Archive for the ‘wikipedia’ Category

Announcement: New perlwikipedia maintainer

December 8, 2007

Well, I finally bit the bullet today and stepped down as maintainer of Perlwikipedia, my MediaWiki bot framework. My successor is ST47, a fellow admin on enwiki who serves on the Bot Approvals Group and has more bots than I have fingers.

I can’t say that it hasn’t been a long time coming, but I think that ST47 will do a much better job as maintainer than I did. He’s enthusiastic about Wikipedia, is a great Perl hacker, and has written more bolt-on enhancements to Perlwikipedia than there are original lines of code.

In any case, I believe we’ll see a brand-spankin’-new Perlwikipedia release in the near future, one that’s more shiny and can do your dishes.

~alex

Censorship = Awesome

November 28, 2007

I received an interesting email today from someone who is helping their friend use my closed proxy server. They said that their friend couldn’t access the server after I had given them login credentials. Naturally, I SSH-ed into the Toolserver, did a wget against my domain name, and it worked. So either China had discovered the proxy and blacklisted it, or there was some other problem which I couldn’t even begin to comprehend.

So, I checked my domain against a free site that determines whether a domain is accessible from China. The test came back saying that it was inaccessible from Beijing, but perfectly fine from Seattle. Guess where this is going.

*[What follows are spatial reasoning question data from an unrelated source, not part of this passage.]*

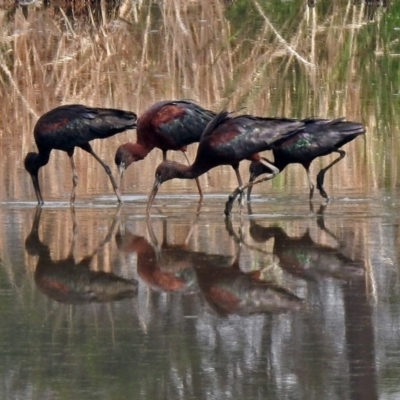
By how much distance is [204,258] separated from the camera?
8.34m

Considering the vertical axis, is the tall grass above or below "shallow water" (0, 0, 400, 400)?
above

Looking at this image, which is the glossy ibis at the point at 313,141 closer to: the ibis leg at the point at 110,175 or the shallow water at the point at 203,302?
the shallow water at the point at 203,302

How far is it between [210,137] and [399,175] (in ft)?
6.79

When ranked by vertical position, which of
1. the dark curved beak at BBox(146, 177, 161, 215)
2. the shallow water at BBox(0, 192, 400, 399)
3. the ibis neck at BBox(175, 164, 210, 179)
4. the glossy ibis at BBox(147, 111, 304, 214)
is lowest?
the shallow water at BBox(0, 192, 400, 399)

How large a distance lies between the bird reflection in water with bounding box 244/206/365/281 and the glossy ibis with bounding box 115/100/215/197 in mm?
2349

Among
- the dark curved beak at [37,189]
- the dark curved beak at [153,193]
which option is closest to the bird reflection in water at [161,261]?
the dark curved beak at [153,193]

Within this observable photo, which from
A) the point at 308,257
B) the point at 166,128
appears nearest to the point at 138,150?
the point at 166,128

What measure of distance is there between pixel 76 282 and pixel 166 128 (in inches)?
155

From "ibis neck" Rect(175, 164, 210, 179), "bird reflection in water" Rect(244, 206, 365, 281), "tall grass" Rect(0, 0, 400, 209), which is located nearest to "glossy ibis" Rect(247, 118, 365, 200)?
"tall grass" Rect(0, 0, 400, 209)

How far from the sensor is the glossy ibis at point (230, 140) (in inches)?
388

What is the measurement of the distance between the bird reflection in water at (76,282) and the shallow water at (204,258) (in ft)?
0.06

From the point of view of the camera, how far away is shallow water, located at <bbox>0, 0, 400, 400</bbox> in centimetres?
589

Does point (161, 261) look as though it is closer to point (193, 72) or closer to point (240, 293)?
point (240, 293)

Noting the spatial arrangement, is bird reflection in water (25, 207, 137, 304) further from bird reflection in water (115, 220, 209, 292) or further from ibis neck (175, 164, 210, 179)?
ibis neck (175, 164, 210, 179)
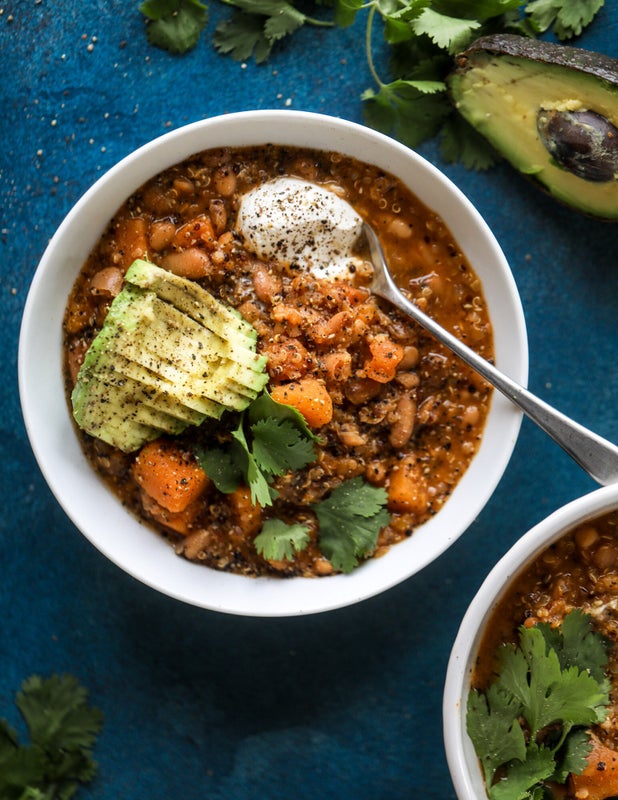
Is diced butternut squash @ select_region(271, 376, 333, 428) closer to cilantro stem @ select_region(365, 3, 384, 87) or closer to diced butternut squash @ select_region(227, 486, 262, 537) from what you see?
diced butternut squash @ select_region(227, 486, 262, 537)

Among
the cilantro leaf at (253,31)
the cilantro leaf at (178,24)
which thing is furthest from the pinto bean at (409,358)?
the cilantro leaf at (178,24)

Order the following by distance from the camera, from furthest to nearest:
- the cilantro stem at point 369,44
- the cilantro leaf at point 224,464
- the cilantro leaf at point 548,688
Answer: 1. the cilantro stem at point 369,44
2. the cilantro leaf at point 224,464
3. the cilantro leaf at point 548,688

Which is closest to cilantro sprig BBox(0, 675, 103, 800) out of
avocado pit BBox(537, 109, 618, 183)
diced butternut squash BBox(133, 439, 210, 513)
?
diced butternut squash BBox(133, 439, 210, 513)

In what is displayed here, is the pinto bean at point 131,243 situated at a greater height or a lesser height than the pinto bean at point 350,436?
greater

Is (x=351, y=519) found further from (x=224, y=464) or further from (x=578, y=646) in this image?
(x=578, y=646)

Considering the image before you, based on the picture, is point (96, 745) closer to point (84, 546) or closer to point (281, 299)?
point (84, 546)

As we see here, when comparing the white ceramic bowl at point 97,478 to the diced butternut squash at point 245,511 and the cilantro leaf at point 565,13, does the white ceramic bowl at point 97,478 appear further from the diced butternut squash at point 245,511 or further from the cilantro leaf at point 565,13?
the cilantro leaf at point 565,13

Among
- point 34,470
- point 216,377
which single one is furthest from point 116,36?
point 34,470
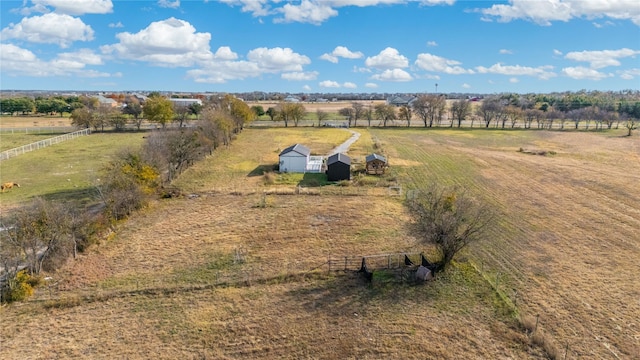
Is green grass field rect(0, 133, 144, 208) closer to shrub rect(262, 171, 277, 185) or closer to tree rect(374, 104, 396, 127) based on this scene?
shrub rect(262, 171, 277, 185)

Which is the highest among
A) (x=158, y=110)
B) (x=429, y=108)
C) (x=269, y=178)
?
(x=429, y=108)

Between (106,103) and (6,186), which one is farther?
(106,103)

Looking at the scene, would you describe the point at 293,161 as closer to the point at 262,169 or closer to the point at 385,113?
the point at 262,169

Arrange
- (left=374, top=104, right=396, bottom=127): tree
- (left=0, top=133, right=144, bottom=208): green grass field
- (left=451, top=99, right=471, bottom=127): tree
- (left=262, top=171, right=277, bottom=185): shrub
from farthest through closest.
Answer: (left=374, top=104, right=396, bottom=127): tree → (left=451, top=99, right=471, bottom=127): tree → (left=262, top=171, right=277, bottom=185): shrub → (left=0, top=133, right=144, bottom=208): green grass field

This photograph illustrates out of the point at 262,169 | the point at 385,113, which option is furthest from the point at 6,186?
the point at 385,113

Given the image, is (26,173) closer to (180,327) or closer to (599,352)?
(180,327)

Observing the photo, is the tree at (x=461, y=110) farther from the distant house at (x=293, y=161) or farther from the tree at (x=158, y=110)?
the tree at (x=158, y=110)

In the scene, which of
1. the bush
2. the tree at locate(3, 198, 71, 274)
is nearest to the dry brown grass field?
the bush

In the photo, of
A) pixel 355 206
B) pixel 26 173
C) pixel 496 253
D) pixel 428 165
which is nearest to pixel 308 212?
pixel 355 206
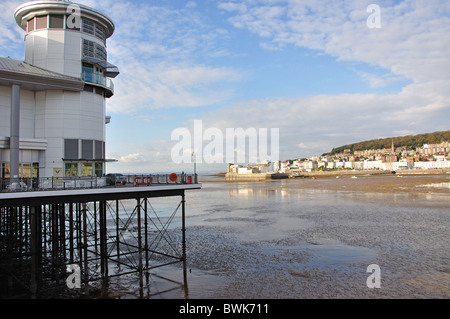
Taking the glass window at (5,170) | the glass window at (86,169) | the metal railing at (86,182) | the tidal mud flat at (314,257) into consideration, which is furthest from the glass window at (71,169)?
the tidal mud flat at (314,257)

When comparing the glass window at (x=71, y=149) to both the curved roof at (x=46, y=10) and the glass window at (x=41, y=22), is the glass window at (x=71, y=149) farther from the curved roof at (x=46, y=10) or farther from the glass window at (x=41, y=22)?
the curved roof at (x=46, y=10)

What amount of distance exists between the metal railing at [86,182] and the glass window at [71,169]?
1585mm

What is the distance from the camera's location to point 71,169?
1856 cm

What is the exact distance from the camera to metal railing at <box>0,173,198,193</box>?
13763 millimetres

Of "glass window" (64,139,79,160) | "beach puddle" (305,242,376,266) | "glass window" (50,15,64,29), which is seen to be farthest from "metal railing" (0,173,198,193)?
"beach puddle" (305,242,376,266)

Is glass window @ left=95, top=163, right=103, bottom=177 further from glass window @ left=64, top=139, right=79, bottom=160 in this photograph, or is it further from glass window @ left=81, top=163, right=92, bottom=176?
glass window @ left=64, top=139, right=79, bottom=160

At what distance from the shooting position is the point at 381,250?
22656 millimetres

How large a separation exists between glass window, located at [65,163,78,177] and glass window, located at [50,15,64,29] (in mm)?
8383

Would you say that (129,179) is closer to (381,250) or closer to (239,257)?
(239,257)

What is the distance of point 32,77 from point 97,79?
13.8ft
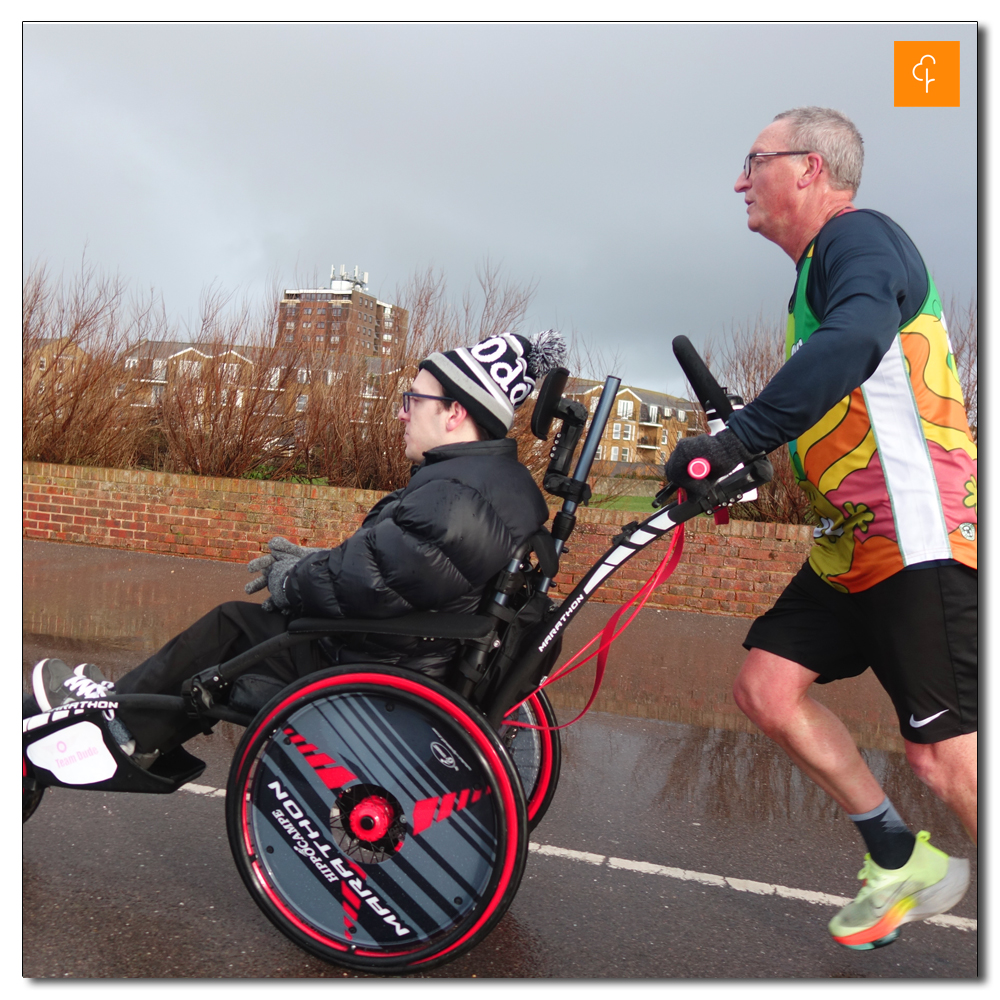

Apparently, China discovered my proxy and blacklisted the domain name. Just to check, I tested the checker against a secondary Dyndns.org domain that I maintain for redundancy. The test worked fine.

Ain’t censorship grand? I have a feeling that I’m going to need to disclose my domain names only via email from now on.

~alex

Wikipedia’s Tor Problem

November 4, 2007

Today I noticed an essay on Tor. This essay, while very interesting, brought something slightly disturbing to my attention: That another admin had performed a bot-assisted blocking run on “suspected” Tor servers. This isn’t new; admins have been doing these sorts of runs under the radar for a while. Go back and look at the CharlotteWebb RFAR. Yet, this was a fairly large run, and I wasn’t comfortable assuming there wasn’t collateral damage.

So, I went ahead and wrote several Perl scripts to grab all pages linking to Template:Tor, the standard template used to notify editors that an IP is a blocked Tor server. This list went into a Postgres database. Then, another script checked every IP and decided if it was really blocked or not. Only about 12 of the 740 IPs with this template weren’t blocked, nothing major. I removed the template from the IPs’ talk pages and went on. Then, I used a Python script distributed with Tor to get a list of all exit nodes that can access the Wikipedia servers. This also went into Postgres. Now for the problematic part.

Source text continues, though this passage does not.